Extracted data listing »
--*--

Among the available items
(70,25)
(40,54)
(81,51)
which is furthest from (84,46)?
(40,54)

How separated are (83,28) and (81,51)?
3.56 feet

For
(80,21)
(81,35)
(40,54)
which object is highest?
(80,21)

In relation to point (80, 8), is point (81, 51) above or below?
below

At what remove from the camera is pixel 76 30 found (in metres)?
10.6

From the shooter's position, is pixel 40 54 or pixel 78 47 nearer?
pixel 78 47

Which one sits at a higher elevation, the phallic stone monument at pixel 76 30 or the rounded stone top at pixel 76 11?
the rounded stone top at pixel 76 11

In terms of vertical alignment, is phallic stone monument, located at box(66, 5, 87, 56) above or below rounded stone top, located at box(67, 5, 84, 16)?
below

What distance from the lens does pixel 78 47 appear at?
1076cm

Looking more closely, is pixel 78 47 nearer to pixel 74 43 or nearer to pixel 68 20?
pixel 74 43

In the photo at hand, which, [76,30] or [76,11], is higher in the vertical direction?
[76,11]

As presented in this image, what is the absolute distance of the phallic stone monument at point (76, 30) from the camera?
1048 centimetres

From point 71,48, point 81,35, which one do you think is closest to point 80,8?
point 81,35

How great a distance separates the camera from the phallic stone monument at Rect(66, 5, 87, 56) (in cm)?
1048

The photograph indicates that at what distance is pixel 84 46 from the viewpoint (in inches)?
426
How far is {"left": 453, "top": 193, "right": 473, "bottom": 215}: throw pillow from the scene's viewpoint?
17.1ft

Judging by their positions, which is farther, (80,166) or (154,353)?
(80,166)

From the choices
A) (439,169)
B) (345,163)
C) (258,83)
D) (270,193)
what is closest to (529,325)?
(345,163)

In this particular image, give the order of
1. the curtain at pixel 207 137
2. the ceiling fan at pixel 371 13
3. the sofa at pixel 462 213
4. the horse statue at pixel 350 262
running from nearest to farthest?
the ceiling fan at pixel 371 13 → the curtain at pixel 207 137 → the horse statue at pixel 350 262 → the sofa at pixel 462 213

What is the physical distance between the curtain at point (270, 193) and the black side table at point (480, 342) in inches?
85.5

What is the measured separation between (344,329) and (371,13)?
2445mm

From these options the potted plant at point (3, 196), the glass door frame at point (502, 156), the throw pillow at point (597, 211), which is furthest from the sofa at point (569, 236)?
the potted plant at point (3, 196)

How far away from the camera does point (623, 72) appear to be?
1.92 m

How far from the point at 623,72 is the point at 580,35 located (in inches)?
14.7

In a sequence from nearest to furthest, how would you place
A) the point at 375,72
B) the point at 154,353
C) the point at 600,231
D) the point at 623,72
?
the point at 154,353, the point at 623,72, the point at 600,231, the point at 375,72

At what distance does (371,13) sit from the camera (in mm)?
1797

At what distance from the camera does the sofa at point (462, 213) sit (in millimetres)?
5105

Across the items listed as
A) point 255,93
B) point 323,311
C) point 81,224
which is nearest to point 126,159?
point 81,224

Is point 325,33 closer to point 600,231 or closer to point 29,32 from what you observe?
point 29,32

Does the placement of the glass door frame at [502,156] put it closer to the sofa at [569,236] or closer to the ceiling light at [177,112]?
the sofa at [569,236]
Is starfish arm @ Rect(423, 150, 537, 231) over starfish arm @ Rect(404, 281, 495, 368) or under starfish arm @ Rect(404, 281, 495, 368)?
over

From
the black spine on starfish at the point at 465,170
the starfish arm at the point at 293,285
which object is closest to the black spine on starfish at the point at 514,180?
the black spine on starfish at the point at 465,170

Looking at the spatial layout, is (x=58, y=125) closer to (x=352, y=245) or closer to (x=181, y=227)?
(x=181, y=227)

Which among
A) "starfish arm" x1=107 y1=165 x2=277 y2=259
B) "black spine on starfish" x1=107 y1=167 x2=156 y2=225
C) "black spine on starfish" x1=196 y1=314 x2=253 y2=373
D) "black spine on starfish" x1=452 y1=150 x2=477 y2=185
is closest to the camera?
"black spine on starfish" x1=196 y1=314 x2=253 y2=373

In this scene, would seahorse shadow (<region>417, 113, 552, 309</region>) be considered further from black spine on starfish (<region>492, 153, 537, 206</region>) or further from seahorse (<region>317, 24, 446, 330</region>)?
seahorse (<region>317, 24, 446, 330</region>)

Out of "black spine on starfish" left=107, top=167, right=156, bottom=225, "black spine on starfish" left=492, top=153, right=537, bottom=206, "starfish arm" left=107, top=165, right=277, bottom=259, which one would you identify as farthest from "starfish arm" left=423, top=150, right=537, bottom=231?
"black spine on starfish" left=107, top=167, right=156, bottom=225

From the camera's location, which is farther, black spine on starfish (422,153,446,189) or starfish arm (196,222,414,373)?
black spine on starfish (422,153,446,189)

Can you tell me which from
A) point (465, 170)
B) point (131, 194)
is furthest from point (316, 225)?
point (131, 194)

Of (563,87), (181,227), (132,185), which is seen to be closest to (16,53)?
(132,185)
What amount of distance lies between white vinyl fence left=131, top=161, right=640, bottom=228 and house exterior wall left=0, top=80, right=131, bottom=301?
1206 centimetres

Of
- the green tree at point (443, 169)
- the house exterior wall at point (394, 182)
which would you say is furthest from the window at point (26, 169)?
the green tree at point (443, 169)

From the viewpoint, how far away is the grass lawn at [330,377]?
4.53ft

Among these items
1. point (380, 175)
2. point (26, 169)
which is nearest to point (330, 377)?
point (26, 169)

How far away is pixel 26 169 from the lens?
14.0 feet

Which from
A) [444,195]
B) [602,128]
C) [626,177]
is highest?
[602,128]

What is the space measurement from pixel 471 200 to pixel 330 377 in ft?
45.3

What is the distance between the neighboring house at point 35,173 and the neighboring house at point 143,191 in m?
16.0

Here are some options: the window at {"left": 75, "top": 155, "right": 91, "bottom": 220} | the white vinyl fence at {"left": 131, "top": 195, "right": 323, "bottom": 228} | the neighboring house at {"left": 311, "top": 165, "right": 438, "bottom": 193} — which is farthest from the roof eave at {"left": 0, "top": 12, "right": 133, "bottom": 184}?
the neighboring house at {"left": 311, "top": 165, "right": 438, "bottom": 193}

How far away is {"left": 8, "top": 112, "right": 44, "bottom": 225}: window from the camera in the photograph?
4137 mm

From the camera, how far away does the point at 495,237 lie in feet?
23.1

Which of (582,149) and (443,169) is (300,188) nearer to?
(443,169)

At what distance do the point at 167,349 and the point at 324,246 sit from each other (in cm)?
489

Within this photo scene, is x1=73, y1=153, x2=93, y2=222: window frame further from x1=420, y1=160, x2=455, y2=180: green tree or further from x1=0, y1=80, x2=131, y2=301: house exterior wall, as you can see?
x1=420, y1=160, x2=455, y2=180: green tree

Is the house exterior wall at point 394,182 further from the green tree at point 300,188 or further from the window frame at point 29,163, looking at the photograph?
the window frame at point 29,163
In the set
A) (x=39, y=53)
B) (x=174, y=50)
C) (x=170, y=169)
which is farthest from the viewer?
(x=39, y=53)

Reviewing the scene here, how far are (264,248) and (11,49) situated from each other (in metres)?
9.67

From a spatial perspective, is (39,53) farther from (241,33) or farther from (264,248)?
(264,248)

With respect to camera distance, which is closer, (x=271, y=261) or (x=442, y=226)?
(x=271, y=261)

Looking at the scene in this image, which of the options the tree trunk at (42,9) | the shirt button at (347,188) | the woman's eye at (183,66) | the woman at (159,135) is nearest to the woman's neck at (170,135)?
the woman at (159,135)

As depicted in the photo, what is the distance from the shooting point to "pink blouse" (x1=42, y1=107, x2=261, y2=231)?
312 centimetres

--*--

Written exercise »
Rewrite every line of the listing above as a JSON array of strings, one string per line, dropping any blank lines.

Exercise solution »
[
  "Among the available items",
  "(70,25)",
  "(40,54)",
  "(81,51)",
  "which is furthest from (84,46)?",
  "(40,54)",
  "How separated are (83,28) and (81,51)?",
  "3.56 feet",
  "For",
  "(80,21)",
  "(81,35)",
  "(40,54)",
  "which object is highest?",
  "(80,21)",
  "In relation to point (80, 8), is point (81, 51) above or below?",
  "below",
  "At what remove from the camera is pixel 76 30 found (in metres)?",
  "10.6",
  "From the shooter's position, is pixel 40 54 or pixel 78 47 nearer?",
  "pixel 78 47",
  "Which one sits at a higher elevation, the phallic stone monument at pixel 76 30 or the rounded stone top at pixel 76 11?",
  "the rounded stone top at pixel 76 11",
  "In terms of vertical alignment, is phallic stone monument, located at box(66, 5, 87, 56) above or below rounded stone top, located at box(67, 5, 84, 16)?",
  "below",
  "What distance from the lens does pixel 78 47 appear at?",
  "1076cm",
  "Looking more closely, is pixel 78 47 nearer to pixel 74 43 or nearer to pixel 68 20?",
  "pixel 74 43",
  "In the photo at hand, which, [76,30] or [76,11], is higher in the vertical direction?",
  "[76,11]",
  "As presented in this image, what is the absolute distance of the phallic stone monument at point (76, 30) from the camera?",
  "1048 centimetres",
  "From point 71,48, point 81,35, which one do you think is closest to point 80,8?",
  "point 81,35",
  "How great a distance separates the camera from the phallic stone monument at Rect(66, 5, 87, 56) (in cm)?",
  "1048",
  "The photograph indicates that at what distance is pixel 84 46 from the viewpoint (in inches)?",
  "426",
  "How far is {\"left\": 453, \"top\": 193, \"right\": 473, \"bottom\": 215}: throw pillow from the scene's viewpoint?",
  "17.1ft",
  "Judging by their positions, which is farther, (80,166) or (154,353)?",
  "(80,166)",
  "From the choices",
  "A) (439,169)",
  "B) (345,163)",
  "C) (258,83)",
  "D) (270,193)",
  "what is closest to (529,325)?",
  "(345,163)",
  "In this particular image, give the order of",
  "1. the curtain at pixel 207 137",
  "2. the ceiling fan at pixel 371 13",
  "3. the sofa at pixel 462 213",
  "4. the horse statue at pixel 350 262",
  "running from nearest to farthest?",
  "the ceiling fan at pixel 371 13 → the curtain at pixel 207 137 → the horse statue at pixel 350 262 → the sofa at pixel 462 213",
  "What is the physical distance between the curtain at point (270, 193) and the black side table at point (480, 342) in inches?",
  "85.5",
  "What is the measured separation between (344,329) and (371,13)?",
  "2445mm",
  "From these options the potted plant at point (3, 196), the glass door frame at point (502, 156), the throw pillow at point (597, 211), which is furthest from the sofa at point (569, 236)?",
  "the potted plant at point (3, 196)",
  "How far away from the camera does point (623, 72) appear to be?",
  "1.92 m",
  "How far from the point at 623,72 is the point at 580,35 located (in inches)?",
  "14.7",
  "In a sequence from nearest to furthest, how would you place",
  "A) the point at 375,72",
  "B) the point at 154,353",
  "C) the point at 600,231",
  "D) the point at 623,72",
  "?",
  "the point at 154,353, the point at 623,72, the point at 600,231, the point at 375,72",
  "At what distance does (371,13) sit from the camera (in mm)?",
  "1797",
  "At what distance from the camera does the sofa at point (462, 213) sit (in millimetres)?",
  "5105",
  "Across the items listed as",
  "A) point 255,93",
  "B) point 323,311",
  "C) point 81,224",
  "which is nearest to point 126,159?",
  "point 81,224",
  "Is point 325,33 closer to point 600,231 or closer to point 29,32 from what you observe?",
  "point 29,32",
  "Does the placement of the glass door frame at [502,156] put it closer to the sofa at [569,236] or closer to the ceiling light at [177,112]?",
  "the sofa at [569,236]",
  "Is starfish arm @ Rect(423, 150, 537, 231) over starfish arm @ Rect(404, 281, 495, 368) or under starfish arm @ Rect(404, 281, 495, 368)?",
  "over",
  "From",
  "the black spine on starfish at the point at 465,170",
  "the starfish arm at the point at 293,285",
  "which object is closest to the black spine on starfish at the point at 514,180?",
  "the black spine on starfish at the point at 465,170",
  "Looking at the spatial layout, is (x=58, y=125) closer to (x=352, y=245) or closer to (x=181, y=227)?",
  "(x=181, y=227)",
  "Which among",
  "A) \"starfish arm\" x1=107 y1=165 x2=277 y2=259",
  "B) \"black spine on starfish\" x1=107 y1=167 x2=156 y2=225",
  "C) \"black spine on starfish\" x1=196 y1=314 x2=253 y2=373",
  "D) \"black spine on starfish\" x1=452 y1=150 x2=477 y2=185",
  "is closest to the camera?",
  "\"black spine on starfish\" x1=196 y1=314 x2=253 y2=373",
  "In this scene, would seahorse shadow (<region>417, 113, 552, 309</region>) be considered further from black spine on starfish (<region>492, 153, 537, 206</region>) or further from seahorse (<region>317, 24, 446, 330</region>)?",
  "seahorse (<region>317, 24, 446, 330</region>)",
  "Out of \"black spine on starfish\" left=107, top=167, right=156, bottom=225, \"black spine on starfish\" left=492, top=153, right=537, bottom=206, \"starfish arm\" left=107, top=165, right=277, bottom=259, which one would you identify as farthest from \"starfish arm\" left=423, top=150, right=537, bottom=231?",
  "\"black spine on starfish\" left=107, top=167, right=156, bottom=225",
  "From the camera's location, which is farther, black spine on starfish (422,153,446,189) or starfish arm (196,222,414,373)?",
  "black spine on starfish (422,153,446,189)",
  "Can you tell me which from",
  "A) point (465, 170)",
  "B) point (131, 194)",
  "is furthest from point (316, 225)?",
  "point (131, 194)",
  "Of (563,87), (181,227), (132,185), which is seen to be closest to (16,53)?",
  "(132,185)",
  "What amount of distance lies between white vinyl fence left=131, top=161, right=640, bottom=228 and house exterior wall left=0, top=80, right=131, bottom=301?",
  "1206 centimetres",
  "Of",
  "- the green tree at point (443, 169)",
  "- the house exterior wall at point (394, 182)",
  "which would you say is furthest from the window at point (26, 169)?",
  "the green tree at point (443, 169)",
  "From the viewpoint, how far away is the grass lawn at [330,377]?",
  "4.53ft",
  "Among these items",
  "1. point (380, 175)",
  "2. point (26, 169)",
  "which is nearest to point (330, 377)?",
  "point (26, 169)",
  "How far away is pixel 26 169 from the lens?",
  "14.0 feet",
  "Which from",
  "A) [444,195]",
  "B) [602,128]",
  "C) [626,177]",
  "is highest?",
  "[602,128]",
  "What is the space measurement from pixel 471 200 to pixel 330 377 in ft?",
  "45.3",
  "What is the distance between the neighboring house at point 35,173 and the neighboring house at point 143,191 in m?",
  "16.0",
  "Here are some options: the window at {\"left\": 75, \"top\": 155, \"right\": 91, \"bottom\": 220} | the white vinyl fence at {\"left\": 131, \"top\": 195, \"right\": 323, \"bottom\": 228} | the neighboring house at {\"left\": 311, \"top\": 165, \"right\": 438, \"bottom\": 193} — which is farthest from the roof eave at {\"left\": 0, \"top\": 12, \"right\": 133, \"bottom\": 184}?",
  "the neighboring house at {\"left\": 311, \"top\": 165, \"right\": 438, \"bottom\": 193}",
  "How far away is {\"left\": 8, \"top\": 112, \"right\": 44, \"bottom\": 225}: window from the camera in the photograph?",
  "4137 mm",
  "From the camera, how far away does the point at 495,237 lie in feet?",
  "23.1",
  "Which of (582,149) and (443,169) is (300,188) nearer to?",
  "(443,169)",
  "At what distance do the point at 167,349 and the point at 324,246 sit from each other (in cm)?",
  "489",
  "Within this photo scene, is x1=73, y1=153, x2=93, y2=222: window frame further from x1=420, y1=160, x2=455, y2=180: green tree or further from x1=0, y1=80, x2=131, y2=301: house exterior wall, as you can see?",
  "x1=420, y1=160, x2=455, y2=180: green tree",
  "Is the house exterior wall at point 394,182 further from the green tree at point 300,188 or further from the window frame at point 29,163, looking at the photograph?",
  "the window frame at point 29,163",
  "In the set",
  "A) (x=39, y=53)",
  "B) (x=174, y=50)",
  "C) (x=170, y=169)",
  "which is farthest from the viewer?",
  "(x=39, y=53)",
  "Reviewing the scene here, how far are (264,248) and (11,49) situated from each other (in metres)?",
  "9.67",
  "From a spatial perspective, is (39,53) farther from (241,33) or farther from (264,248)?",
  "(264,248)",
  "With respect to camera distance, which is closer, (x=271, y=261) or (x=442, y=226)?",
  "(x=271, y=261)",
  "Looking at the scene in this image, which of the options the tree trunk at (42,9) | the shirt button at (347,188) | the woman's eye at (183,66) | the woman at (159,135) is nearest to the woman's neck at (170,135)?",
  "the woman at (159,135)",
  "As depicted in the photo, what is the distance from the shooting point to \"pink blouse\" (x1=42, y1=107, x2=261, y2=231)?",
  "312 centimetres"
]